Courtesy: The monarch
Personal Finance startup Monarch raised $75 million to accelerate subscriber growth that developed when budgetary Toolmint was closed last year, CNBC learned.
The funding is one of the biggest US consumer fintech startups this year, valueating the San Francisco-based company at $850 million. The Series B round was led by Forerunner Ventures and FPV Ventures.
Monarch aims to provide an all-in-one mobile app for tracking your spending, investment and money goals. This field was once dominated by Mint, a pioneer in online personal finance, acquired by Intuit in 2009. After years of service declined, Intuit closed it in early 2024.
“Managing your money is one of the big unresolved issues in consumer technology,” Agostino said in a recent Zoom interview. “How American families manage their money is basically the same as in the late ’90s, but today we’re doing it on our mobile phones, rather than stepping into the bank.”

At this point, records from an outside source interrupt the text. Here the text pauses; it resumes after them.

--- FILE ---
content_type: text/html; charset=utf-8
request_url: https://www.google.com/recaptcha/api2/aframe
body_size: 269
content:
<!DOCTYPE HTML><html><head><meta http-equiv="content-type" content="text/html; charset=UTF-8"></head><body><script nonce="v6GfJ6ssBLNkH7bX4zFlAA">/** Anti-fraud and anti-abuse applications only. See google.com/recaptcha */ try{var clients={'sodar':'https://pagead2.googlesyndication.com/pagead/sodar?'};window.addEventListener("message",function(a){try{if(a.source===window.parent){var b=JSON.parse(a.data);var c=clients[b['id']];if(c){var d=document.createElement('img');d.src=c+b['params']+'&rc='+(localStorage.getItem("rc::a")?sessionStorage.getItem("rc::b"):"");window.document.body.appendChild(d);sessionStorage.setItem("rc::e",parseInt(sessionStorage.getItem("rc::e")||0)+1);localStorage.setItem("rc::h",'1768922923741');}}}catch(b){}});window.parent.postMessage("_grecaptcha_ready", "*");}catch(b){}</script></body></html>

Founded in 2018, Monarch saw a surge in subscriber bases 20 times that year, according to Agostino, after Intuit announced that Mint had been shut down as users sought alternatives.
Unlike Mint, where Mint was free, Monarch relies on subscriber payments, so the company doesn’t have to focus on ads selling credit card issues and users’ data, says Agostino, Mint’s early product manager.
Personal Finance App Monarch. This raised a $75 million Series B investment.
Courtesy: The monarch
Startup aims to make onboarding accounts and expense tracking easier than rival tools, according to FPV co-founder Wesley Chan.
Chan said Monarch reminded him of previous bets that included stakes in graphic design platform Camba.
“What Val does, that’s the successor to what was done in the financial plan,” Chan said. “It’s frictionless, easy to use and easy to share. It’s something that never existed before, so that’s why he’s growing so fast and has such high engagement numbers.”
The company’s round comes in an era of calm interest for most US fintechs who deal directly with consumers. Monarch is one of the few companies that source a considerable Series B. Other recent examples include Felix, a money transfer service for Latino immigrants.
According to a recent Pitchbook report, fintech companies raised $1.9 billion in venture capital in the first quarter, down 38% from the fourth quarter. About three-quarters of all venture capital collected in the quarter were sent to enterprise fintech space companies, Pitchbook said.
“This sector is still in a nuclear winter,” Chan said, facing a hangover from a startup in 2021, “we’ve raised too much money, we’ve had zero progress and we’ve destroyed it for everyone else.” “That’s fine for me. I love the nuclear winter sector.”